### Dataset

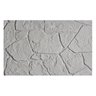 Pedra/Placa em PU Revestimento Leve 3d 120cm x 60cm x 30mm 0,72m²/ placa - 1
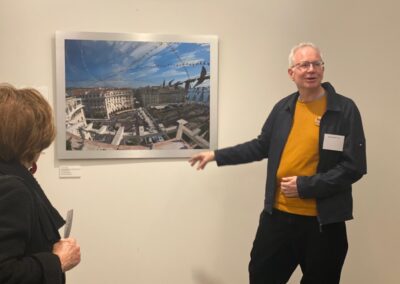 CHSC Hosts Inclusivity in Action: An Evening of Community, Creativity and Connection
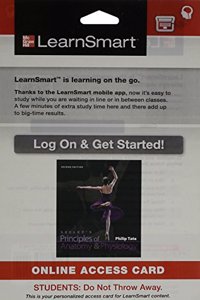 Learnsmart Access Card for Seeley's Principles of Anatomy & Physiology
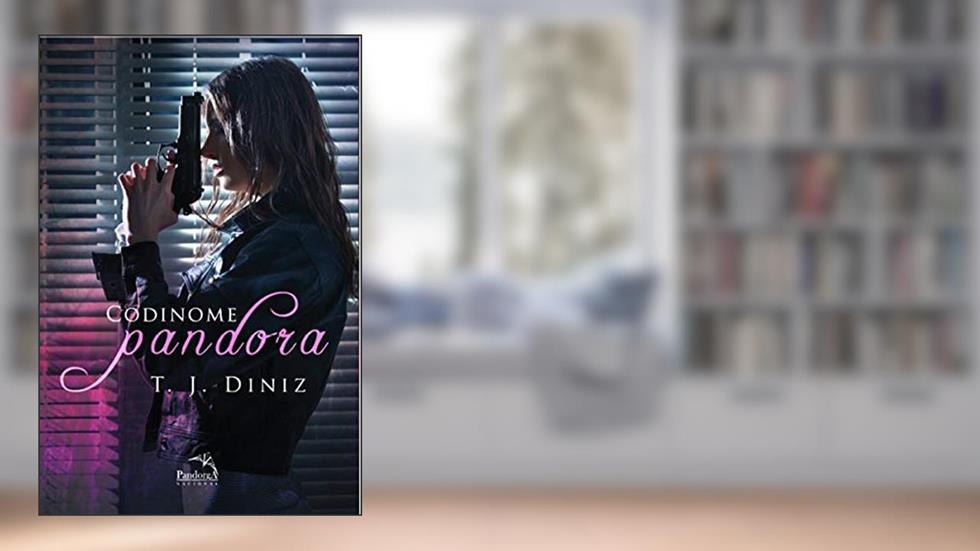 Codinome Pandora, do autor T. J. Diniz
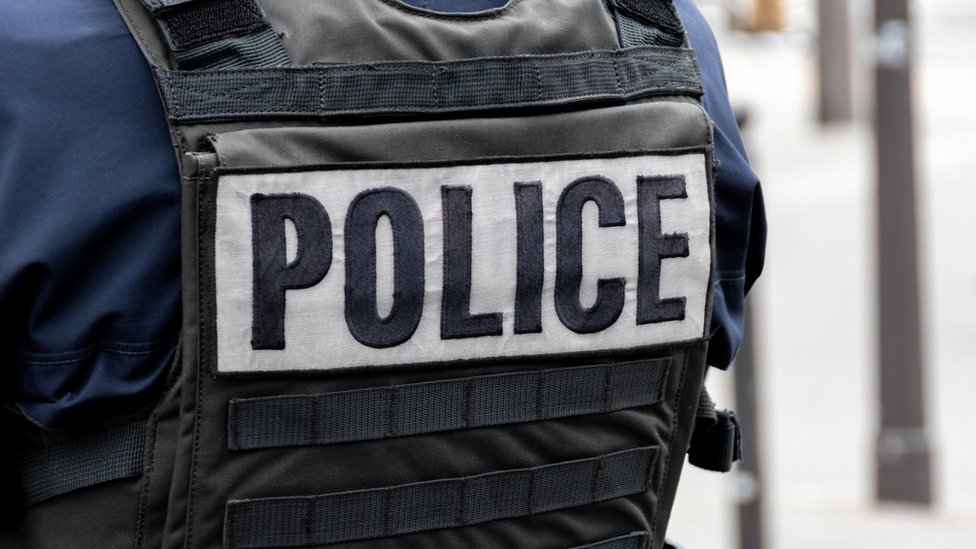 French police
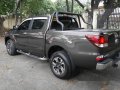 Sell Grey 2018 Mazda Bt-50 at 24500 km-2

### Task statement
Copy the text of every record above, word for word and one per line, leaving out the pictures.

### Written answer
 Pedra/Placa em PU Revestimento Leve 3d 120cm x 60cm x 30mm 0,72m²/ placa - 1
 CHSC Hosts Inclusivity in Action: An Evening of Community, Creativity and Connection
 Learnsmart Access Card for Seeley's Principles of Anatomy & Physiology
 Codinome Pandora, do autor T. J. Diniz
 French police
 Sell Grey 2018 Mazda Bt-50 at 24500 km-2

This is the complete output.